Yesterday I was asked, "What makes you sad?"

And I couldn't really answer without being trite. But today I can.

What makes me sad?

Heath Ledger dead. Possibly of an overdose.
Amy Winhouse filmed smoking crack.
Britney Spears looking to get pregnant.

But it's not just a problem "out there" that makes me sad.

Someone answered, in the 'what-makes-you-sad' conversation, that they're saddened by the atrocities people commit against each other in situations like the Holocaust and genocides in Rwanda and other places. The way it was said, I thought it sounded like 'I can't believe people can do that to each other!' And it reminded me of two things.

I recently listened to Tim Keller talk (not in person) about our difficulty forgiving certain actions or sins of others. And the reason we can't forgive, he said, is that we imagine ourselves to be above that sort of sin. There is an Other - the sinful person - and there is Us - the person who would never do "that."

Donald Miller tells this story:
"It's terrible," I told him. "Two and a half million people dead. In one village they interviewed about fifty or so women. All of them had been raped, most of them numerous times."

Tony shook his head. "That is amazing. It is so difficult to even process how things like that can happen."

"I know. I can't get my mind around it. I keep wondering how people could do things like that."

"Do you think you could do something like that, Don?" Tony looked at me pretty seriously. I honestly couldn't believe he was asking the question.

"What are you talking about?" I asked.

"Are you capable of murder or rape or any of the stuff that is taking place over there?"

"No."

"So you're not capable of any of those things?" he asked again. He packed his pipe and looked at me to confirm my answer.

"No, I couldn't," I told him. "What are you getting at?"

"I just want to know what makes those guys over there any different from you and me. They are human. We are human. Why are we any better than them, you know?"

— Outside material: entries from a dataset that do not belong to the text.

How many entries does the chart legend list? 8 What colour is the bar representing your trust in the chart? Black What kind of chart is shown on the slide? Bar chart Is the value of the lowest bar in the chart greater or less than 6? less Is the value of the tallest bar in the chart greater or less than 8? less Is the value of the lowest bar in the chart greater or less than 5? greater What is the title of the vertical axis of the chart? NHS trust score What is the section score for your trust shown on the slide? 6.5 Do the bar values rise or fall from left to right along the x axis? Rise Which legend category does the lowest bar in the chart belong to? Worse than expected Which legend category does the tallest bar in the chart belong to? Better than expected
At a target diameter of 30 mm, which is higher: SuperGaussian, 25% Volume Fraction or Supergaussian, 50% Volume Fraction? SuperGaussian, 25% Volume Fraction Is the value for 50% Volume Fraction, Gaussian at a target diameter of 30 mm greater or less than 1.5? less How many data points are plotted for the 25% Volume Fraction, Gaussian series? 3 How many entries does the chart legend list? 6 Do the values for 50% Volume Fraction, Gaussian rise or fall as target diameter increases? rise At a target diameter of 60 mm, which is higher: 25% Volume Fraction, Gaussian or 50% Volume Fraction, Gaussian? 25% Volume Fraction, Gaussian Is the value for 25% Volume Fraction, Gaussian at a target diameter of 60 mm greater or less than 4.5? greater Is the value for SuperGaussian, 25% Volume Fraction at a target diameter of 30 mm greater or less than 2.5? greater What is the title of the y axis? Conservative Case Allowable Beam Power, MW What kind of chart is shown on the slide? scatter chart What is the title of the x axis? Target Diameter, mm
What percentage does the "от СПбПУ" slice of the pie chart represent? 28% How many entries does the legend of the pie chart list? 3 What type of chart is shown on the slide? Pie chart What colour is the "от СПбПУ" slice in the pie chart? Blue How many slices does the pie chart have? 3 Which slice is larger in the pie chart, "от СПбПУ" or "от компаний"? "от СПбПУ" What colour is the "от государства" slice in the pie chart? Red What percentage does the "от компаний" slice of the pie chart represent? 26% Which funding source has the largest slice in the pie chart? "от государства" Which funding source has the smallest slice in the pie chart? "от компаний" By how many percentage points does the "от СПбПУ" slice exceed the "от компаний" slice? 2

Tony had me on this one. If I answered his question by saying yes, I could commit those atrocities, that would make me evil, but if I answered no, it would suggest I believed I am better evolved than some of the men in the Congo. And then I would have some explaining to do.

"You believe we are capable of those things, don't you, Tony?"

He lit his pipe and breathed in until the tobacco glowed orange and let out a cloud of smoke. "I think so, Don. I don't know how else to answer the question."
...
I hate this more than anything. This is the hardest principle within Christian spirituality for me to deal with. The problem is not out there; the problem is the needy beast of a thing that lives in my chest.
To which I say, Amen.

Comments

Silas said…
huh, neat thoughts. makes me re-examine my own heart
Anonymous said…
Have you ever thought about how you would have behaved if you had lived in one of the occupied countries in Europe during WWII? Would you have helped a Jewish neighbour or stranger? I love to jump on the answer, "Yes, of course?" But then I think...would I really have? Especially if I had been raised with certain beliefs, with the messages I had heard in school, at home, and in my town? When it meant disobeying laws and risking my own life? Would I have questioned those beliefs that had been drilled into me? Would I have gone against the rules?

Do I question government and society's messages now? Do I stand up for those who are being exploited and denied basic rights in our own society (even in Canada) today?

I don't like the answer I come up with.
Terra said…
its just like chesterton said in response to 'whats wrong with the world?' - Me.
Laura J said…
it IS all about the "needy beast" that lives within us. It's what makes us hurt one another and withhold from one another. That's what makes our spirits so poor and needy.